A Few Words From Dale…
This Sunday our text is the Beatitudes. While they are familiar–these brief blessings over unlikely characters–the church hasn’t known what to do with them across the centuries.
Some see the Beatitudes as virtues and remake them into rules. But that doesn’t work. I mean, how can one try to be meek or mournful, for example? These are not things you aspire to. You either are or aren’t. Then other preachers have explained them as idealistic commandments, reserved for the super-religious, not you and me. I mean, most of us are never “persecuted for righteousness sake.” Yes, this is equally unsatisfactory. Jesus addressed the masses, the common people, as he gave the Sermon on the Mount.

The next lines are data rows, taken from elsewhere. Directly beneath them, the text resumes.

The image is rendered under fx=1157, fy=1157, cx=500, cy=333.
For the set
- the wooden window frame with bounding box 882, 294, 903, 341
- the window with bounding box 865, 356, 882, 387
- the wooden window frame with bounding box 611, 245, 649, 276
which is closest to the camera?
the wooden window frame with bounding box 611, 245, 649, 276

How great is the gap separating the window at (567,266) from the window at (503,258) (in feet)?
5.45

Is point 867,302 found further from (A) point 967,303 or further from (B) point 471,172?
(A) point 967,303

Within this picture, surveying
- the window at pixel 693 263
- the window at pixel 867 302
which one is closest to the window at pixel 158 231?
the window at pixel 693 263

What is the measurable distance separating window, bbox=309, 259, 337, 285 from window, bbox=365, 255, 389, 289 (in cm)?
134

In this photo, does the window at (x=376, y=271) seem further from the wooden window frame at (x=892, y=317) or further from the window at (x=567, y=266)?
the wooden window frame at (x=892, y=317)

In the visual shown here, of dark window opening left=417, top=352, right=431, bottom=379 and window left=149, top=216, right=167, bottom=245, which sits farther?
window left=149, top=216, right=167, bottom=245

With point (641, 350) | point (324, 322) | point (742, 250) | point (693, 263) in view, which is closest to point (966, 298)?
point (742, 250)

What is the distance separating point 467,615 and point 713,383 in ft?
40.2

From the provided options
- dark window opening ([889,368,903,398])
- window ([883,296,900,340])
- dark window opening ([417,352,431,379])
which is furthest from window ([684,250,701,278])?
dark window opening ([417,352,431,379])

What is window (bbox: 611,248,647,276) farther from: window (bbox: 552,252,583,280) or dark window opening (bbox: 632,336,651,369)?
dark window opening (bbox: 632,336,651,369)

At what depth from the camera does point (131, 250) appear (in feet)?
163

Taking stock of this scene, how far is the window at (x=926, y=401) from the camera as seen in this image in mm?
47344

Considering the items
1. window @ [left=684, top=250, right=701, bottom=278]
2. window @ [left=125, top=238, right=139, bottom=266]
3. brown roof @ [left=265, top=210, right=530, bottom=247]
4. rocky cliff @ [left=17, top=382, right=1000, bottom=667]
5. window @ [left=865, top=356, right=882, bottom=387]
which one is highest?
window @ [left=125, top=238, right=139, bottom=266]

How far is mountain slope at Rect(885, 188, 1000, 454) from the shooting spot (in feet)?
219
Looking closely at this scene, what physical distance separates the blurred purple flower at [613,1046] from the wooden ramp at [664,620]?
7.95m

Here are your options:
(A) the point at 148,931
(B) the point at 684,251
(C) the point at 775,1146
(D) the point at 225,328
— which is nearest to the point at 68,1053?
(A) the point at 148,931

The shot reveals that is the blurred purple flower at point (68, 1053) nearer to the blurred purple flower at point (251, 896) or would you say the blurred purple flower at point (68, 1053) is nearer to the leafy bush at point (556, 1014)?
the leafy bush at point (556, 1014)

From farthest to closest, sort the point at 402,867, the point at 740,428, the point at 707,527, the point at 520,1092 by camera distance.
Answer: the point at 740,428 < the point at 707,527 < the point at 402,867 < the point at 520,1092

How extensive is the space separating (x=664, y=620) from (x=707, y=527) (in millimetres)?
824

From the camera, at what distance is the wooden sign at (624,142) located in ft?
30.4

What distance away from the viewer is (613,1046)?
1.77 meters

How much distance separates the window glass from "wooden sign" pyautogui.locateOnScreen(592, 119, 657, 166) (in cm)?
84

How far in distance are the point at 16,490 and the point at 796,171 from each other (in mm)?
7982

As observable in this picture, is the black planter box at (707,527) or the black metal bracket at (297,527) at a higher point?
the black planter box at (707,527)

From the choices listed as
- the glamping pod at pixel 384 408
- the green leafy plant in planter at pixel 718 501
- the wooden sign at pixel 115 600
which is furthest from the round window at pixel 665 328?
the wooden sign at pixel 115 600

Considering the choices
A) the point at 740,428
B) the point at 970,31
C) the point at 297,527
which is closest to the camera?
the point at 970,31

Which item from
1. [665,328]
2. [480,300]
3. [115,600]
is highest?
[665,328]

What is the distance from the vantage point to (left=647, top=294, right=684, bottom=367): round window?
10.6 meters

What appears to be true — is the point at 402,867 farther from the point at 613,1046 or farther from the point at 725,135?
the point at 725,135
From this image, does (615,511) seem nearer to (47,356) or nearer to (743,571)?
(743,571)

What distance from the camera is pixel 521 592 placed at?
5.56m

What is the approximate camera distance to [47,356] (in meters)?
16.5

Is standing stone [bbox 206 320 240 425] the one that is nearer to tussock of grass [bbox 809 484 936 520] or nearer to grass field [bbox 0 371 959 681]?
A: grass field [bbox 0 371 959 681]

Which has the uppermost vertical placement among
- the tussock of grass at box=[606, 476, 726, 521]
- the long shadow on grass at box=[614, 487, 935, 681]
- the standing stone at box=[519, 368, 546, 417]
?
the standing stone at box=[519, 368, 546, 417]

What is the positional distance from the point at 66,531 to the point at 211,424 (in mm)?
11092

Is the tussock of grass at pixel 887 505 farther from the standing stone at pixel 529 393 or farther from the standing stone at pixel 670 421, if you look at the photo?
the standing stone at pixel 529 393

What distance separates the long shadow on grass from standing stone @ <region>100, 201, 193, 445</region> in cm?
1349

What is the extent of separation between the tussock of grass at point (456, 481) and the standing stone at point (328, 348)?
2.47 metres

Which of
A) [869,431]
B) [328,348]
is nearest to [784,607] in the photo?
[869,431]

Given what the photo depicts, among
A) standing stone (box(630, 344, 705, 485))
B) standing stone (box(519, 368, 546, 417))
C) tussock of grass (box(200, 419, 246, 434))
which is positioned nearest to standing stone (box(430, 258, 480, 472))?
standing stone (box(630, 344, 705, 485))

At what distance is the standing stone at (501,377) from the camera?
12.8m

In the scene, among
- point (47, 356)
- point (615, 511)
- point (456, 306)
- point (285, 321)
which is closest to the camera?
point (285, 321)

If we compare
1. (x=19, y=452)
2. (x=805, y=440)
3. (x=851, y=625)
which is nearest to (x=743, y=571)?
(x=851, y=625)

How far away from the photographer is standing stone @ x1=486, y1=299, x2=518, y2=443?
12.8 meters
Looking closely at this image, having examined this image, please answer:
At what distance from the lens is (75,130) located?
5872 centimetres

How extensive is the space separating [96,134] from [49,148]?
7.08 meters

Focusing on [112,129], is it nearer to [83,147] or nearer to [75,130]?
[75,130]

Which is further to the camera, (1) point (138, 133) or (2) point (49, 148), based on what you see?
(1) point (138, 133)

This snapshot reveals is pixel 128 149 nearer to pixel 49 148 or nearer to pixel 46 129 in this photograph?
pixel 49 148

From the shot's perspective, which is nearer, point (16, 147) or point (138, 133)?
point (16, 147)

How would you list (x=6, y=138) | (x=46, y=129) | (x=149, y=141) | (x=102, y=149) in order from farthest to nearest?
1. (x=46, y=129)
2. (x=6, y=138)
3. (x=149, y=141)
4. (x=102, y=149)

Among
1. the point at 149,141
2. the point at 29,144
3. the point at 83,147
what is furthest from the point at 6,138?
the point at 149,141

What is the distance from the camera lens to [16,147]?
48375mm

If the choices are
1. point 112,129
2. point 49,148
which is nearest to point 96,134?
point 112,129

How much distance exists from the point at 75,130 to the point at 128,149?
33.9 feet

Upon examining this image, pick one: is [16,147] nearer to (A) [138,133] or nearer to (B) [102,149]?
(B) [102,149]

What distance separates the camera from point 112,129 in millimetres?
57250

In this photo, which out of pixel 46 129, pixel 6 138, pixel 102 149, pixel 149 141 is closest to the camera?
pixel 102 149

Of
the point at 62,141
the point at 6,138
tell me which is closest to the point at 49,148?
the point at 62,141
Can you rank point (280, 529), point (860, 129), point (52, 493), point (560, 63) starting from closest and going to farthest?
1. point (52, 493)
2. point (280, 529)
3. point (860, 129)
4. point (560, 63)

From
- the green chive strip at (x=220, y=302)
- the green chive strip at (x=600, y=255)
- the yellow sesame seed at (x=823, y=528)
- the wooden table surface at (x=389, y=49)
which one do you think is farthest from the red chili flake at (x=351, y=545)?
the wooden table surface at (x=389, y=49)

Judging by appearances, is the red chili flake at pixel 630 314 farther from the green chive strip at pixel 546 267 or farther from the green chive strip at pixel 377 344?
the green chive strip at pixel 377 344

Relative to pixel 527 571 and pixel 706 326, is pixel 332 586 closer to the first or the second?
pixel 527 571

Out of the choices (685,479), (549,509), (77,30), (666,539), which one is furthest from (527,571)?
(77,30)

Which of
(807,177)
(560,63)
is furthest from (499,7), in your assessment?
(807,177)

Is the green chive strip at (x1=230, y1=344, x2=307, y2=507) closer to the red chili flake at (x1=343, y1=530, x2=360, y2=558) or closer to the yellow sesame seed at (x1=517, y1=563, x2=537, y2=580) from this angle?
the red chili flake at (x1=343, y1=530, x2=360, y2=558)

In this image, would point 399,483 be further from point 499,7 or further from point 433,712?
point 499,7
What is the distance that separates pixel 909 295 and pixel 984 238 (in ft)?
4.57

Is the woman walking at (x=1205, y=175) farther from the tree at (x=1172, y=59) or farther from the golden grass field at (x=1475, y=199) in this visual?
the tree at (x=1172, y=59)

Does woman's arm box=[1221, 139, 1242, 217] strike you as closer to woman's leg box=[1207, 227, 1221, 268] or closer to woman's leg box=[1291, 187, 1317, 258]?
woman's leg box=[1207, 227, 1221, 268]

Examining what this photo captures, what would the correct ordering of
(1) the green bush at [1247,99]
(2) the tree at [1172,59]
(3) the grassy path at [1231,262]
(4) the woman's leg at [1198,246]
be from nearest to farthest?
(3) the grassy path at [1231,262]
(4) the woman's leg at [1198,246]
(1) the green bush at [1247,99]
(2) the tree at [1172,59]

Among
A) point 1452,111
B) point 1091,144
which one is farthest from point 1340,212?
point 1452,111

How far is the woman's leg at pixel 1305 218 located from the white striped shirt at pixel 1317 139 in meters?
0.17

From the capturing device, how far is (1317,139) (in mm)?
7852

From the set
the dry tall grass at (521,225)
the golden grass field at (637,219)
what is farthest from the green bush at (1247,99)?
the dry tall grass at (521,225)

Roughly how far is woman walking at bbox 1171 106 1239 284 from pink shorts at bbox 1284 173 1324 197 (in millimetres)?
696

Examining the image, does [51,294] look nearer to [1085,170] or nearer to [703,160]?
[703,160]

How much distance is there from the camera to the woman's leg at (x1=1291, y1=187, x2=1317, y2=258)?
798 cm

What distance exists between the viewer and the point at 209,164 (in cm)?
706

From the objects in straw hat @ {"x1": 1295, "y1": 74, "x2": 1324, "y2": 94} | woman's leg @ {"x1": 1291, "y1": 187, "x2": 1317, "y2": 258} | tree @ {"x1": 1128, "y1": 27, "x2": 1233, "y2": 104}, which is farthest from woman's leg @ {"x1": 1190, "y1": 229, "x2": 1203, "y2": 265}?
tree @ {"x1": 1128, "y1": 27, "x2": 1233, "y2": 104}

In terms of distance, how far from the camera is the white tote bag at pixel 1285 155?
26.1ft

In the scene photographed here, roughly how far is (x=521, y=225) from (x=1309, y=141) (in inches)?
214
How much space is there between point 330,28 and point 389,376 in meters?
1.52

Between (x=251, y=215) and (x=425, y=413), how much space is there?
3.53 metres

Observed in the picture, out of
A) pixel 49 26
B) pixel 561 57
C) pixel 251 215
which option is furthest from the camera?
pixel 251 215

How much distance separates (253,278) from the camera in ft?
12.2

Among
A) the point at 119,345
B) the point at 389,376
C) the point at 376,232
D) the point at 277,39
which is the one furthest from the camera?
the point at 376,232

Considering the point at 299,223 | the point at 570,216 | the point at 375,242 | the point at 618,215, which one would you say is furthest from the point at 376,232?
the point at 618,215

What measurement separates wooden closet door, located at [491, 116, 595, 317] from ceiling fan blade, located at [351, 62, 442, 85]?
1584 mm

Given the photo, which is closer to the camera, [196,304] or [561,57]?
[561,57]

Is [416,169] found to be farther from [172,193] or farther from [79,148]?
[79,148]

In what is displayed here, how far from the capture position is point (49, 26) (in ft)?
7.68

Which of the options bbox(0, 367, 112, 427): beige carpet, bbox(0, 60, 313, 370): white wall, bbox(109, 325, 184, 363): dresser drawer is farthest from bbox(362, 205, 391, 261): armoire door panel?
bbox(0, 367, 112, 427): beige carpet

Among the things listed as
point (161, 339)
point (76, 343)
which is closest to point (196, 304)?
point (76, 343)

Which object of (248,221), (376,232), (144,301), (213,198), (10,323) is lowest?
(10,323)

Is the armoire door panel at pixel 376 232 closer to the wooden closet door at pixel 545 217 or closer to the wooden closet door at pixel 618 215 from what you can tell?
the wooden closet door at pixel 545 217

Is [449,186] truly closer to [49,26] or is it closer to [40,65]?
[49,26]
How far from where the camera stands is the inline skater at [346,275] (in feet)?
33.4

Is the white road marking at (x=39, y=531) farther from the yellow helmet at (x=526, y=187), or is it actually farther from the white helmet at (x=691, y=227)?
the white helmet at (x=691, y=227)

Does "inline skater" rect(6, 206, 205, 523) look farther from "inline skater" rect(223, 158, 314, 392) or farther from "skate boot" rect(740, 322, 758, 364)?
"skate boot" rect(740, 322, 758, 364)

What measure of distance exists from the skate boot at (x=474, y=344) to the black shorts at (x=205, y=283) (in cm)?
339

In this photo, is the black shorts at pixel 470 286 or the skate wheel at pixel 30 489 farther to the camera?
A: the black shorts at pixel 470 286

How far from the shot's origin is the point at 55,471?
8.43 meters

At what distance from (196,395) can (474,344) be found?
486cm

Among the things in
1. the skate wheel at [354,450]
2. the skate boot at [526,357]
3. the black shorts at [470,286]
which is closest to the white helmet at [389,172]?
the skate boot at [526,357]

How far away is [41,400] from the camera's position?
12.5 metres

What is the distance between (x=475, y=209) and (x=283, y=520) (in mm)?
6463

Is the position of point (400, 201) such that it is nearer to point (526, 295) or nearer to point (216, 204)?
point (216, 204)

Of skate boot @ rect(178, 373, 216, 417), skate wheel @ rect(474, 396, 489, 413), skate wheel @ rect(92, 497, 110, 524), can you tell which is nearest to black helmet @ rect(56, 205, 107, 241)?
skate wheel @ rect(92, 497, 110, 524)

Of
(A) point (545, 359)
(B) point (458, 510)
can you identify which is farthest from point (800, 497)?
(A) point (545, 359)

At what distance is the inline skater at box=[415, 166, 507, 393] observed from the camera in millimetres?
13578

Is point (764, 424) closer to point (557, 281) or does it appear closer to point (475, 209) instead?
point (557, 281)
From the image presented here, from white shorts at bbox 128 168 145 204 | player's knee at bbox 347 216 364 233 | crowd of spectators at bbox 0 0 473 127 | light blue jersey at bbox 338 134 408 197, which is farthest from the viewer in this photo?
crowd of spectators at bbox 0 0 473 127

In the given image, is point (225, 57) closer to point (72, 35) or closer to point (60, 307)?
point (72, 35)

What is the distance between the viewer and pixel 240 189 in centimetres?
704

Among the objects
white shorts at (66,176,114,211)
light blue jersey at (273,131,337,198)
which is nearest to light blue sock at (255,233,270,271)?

Maybe we need to relax a bit and listen more closely to the gift Jesus is trying to give us. This Sunday I will take an alternative approach. One focusing more on Jesus as Teacher than this poetic keynote entry into the Sermon on the Mount as a wise ethical teaching.
As is true generally with the Bible, so it is also true of the Beatitudes: it’s not about what we do with them, it’s more about what they will do with us—if we would only let them have their way with us. The Beatitudes let us see the world as God sees rather than as we see.
This is important because we carry with us false ideas of failure, false ideas of success. Who are the winners? Who are the losers? Jesus would turn our heads around on this.
Prof. Richard Lischer argues that the Beatitudes are not virtues to be lifted up or rules to be obey but “a few snapshots of what God’s new world looks like.” The Beatitudes are Jesus’ attempt, with visionary images, to bring closer the reign of God found within us.
Of course, the world is not yet close to being the world God would have it be, so Jesus pulls the curtain back to give us glimpses, pictures of the life God wants for is in Christ.
I hope you can be with us. And don’t forget your food offerings for Soup-or Bowl Sunday.